# [ESTRATTO DEL DOCUMENTO]
========

È l’estate del 1991 e cade il decennale dalla morte di Jacques Lacan quando Sibylle Lacan, la sua ultima nata dal primo matrimonio, dopo Caroline e Thibaut, inizia a scrivere Un père: Puzzle che verrà pubblicato nel 1994 da Gallimard (e in Italia da Le Lettere, nel 2001), un memoir sul padre Jacques Lacan, non l’uomo, l’intellettuale, lo psicanalista ma il padre, di fatto un padre che non è stato padre. Il libro ha nel sottotitolo la sua dichiarazione d’intenti: la pratica di una memoria che sa di non essere appagante ma piuttosto modesta e parziale, e in questo senso rappresenta il contraltare al prestigioso Album Jacques Lacan: visages de mon père di Judith Miller, figlia di seconde nozze di Jacques Lacan.
Il memoir è l’occasione per tentare di rispondere a questioni cruciali, come cosa voglia dire portare un nome, cosa essere padre, e che senso possa avere tornare sulle presenze significative di un vissuto, scriverne la storia per tentare di capire se stessi: una notte di agosto Sibylle si mette a scrivere di getto tutto ciò che emerge dalla sua memoria, per paura di vedersi sprofondare nell’oblio.
Sibylle Lacan è nata sotto il segno del vuoto e della mancanza (“eppure credo che la mia vita intera sia stata segnata da questa venuta al mondo nella solitudine di affetti”). Nasce da Marie-Luise Blondin nel 1940 quando Jacques Lacan se n’è già andato, e ha iniziato un’altra vita con Sylvia Bataille, da cui l’anno dopo avrà una figlia, Judith (che porterà il cognome di George Bataille, con cui la madre è ancora sposata). Per ragioni legali Judith manterrà fino alla morte di George Bataille il cognome di un uomo che di fatto non è suo padre, e riuscirà a portare il cognome Lacan per soli due anni prima di acquisire quello del marito Jacques-Alain Miller, erede testamentario dell’insegnamento lacaniano. Sibylle vivrà il rovescio di questo paradosso, portando il nome di un padre che non ci sarà, e decidendo di mantenerlo: “Quando avevamo sedici anni, diciotto anni (?), la mamma domandò a mio fratello e a me se volevamo chiamarci Blondin. Rifiutammo d’istinto”.

========

# [COMPITO ASSEGNATO A]
Rispondi a queste domande sul testo dedicato a Sibylle Lacan:
(i) In che anno Gallimard pubblicò Un père: Puzzle?
(ii) In quale mese Sibylle comincia a scrivere di getto i suoi ricordi?
(iii) Chi è la madre di Sibylle Lacan?
# [COMPITO ASSEGNATO B]
Scrivi il seguito del testo su Sibylle Lacan, a partire dall'ultima frase riportata.

========

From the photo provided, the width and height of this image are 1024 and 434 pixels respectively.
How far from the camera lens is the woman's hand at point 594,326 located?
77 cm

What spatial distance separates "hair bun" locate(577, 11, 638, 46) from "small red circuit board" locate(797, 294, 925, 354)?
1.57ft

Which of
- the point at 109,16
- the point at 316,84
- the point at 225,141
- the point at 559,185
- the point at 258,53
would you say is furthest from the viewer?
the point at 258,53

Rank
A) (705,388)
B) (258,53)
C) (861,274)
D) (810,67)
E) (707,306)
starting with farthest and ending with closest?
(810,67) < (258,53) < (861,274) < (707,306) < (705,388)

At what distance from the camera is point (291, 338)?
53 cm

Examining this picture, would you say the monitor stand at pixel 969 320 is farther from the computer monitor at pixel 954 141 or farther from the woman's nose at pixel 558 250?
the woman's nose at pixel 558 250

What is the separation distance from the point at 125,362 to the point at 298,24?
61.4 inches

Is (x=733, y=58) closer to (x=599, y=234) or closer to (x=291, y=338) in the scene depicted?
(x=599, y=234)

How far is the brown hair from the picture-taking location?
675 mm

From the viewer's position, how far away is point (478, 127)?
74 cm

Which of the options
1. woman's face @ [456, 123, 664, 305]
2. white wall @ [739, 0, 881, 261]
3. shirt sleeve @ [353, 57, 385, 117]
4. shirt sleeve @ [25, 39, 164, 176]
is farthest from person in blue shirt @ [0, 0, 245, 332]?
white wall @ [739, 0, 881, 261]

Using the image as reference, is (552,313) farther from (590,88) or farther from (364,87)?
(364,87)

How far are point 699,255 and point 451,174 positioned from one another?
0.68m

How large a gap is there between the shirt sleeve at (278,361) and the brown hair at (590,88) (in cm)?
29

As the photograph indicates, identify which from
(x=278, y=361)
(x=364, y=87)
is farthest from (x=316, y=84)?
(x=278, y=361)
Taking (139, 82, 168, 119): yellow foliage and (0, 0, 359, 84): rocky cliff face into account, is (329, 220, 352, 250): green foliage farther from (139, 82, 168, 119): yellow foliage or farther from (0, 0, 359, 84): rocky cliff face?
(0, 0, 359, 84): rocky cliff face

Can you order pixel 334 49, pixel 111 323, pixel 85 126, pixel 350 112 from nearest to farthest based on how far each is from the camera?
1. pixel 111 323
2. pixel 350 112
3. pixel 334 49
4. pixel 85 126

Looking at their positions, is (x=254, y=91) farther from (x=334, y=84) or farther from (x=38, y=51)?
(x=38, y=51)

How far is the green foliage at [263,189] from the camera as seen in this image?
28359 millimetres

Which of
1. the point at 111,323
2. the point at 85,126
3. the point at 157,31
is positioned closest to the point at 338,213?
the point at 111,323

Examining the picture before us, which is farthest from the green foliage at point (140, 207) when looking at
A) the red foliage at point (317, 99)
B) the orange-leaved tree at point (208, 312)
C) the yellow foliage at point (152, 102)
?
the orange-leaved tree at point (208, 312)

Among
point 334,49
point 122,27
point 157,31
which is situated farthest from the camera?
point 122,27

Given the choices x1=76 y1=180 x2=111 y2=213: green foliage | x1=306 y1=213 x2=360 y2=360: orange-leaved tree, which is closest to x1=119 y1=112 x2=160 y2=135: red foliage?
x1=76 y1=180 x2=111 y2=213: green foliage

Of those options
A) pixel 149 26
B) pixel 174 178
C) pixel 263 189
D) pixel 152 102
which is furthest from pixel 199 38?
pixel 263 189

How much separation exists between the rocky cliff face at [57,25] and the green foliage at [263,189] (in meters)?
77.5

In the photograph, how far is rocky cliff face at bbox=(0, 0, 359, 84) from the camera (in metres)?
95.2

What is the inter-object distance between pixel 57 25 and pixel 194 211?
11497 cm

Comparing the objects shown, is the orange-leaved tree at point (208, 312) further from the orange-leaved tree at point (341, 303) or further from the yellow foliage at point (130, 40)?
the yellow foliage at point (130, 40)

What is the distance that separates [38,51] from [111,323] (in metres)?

========

# [ESITO DEL COMPITO A]
(i) Nel 1994.
(ii) Ad agosto.
(iii) Marie-Luise Blondin.

# [ESITO DEL COMPITO B]
L’incapacità da parte di Lacan di lasciare che Judith porti il suo cognome, e dall’altra di avere un ruolo di padre nella vita di Sibylle, sembra l’incarnazione di quella che Lacan stesso teorizzò come “evaporazione del padre” e “dissoluzione del Nome del Padre”, ovvero il progressivo smantellamento del principio di autorità. Si tratta del declino della funzione paterna, della sua autorevolezza simbolica postulata da Lacan all’indomani del ’68, che porta al superamento del padre come unico interprete del senso dell’esistenza e arbitro del bene e del male. Secondo Lacan si assisteva al tramonto del padre-Edipo com’era stato formulato da Freud, ormai incapace di resistere ai cambiamenti sociali in corso e di sostenere il peso simbolico della sua funzione pubblica.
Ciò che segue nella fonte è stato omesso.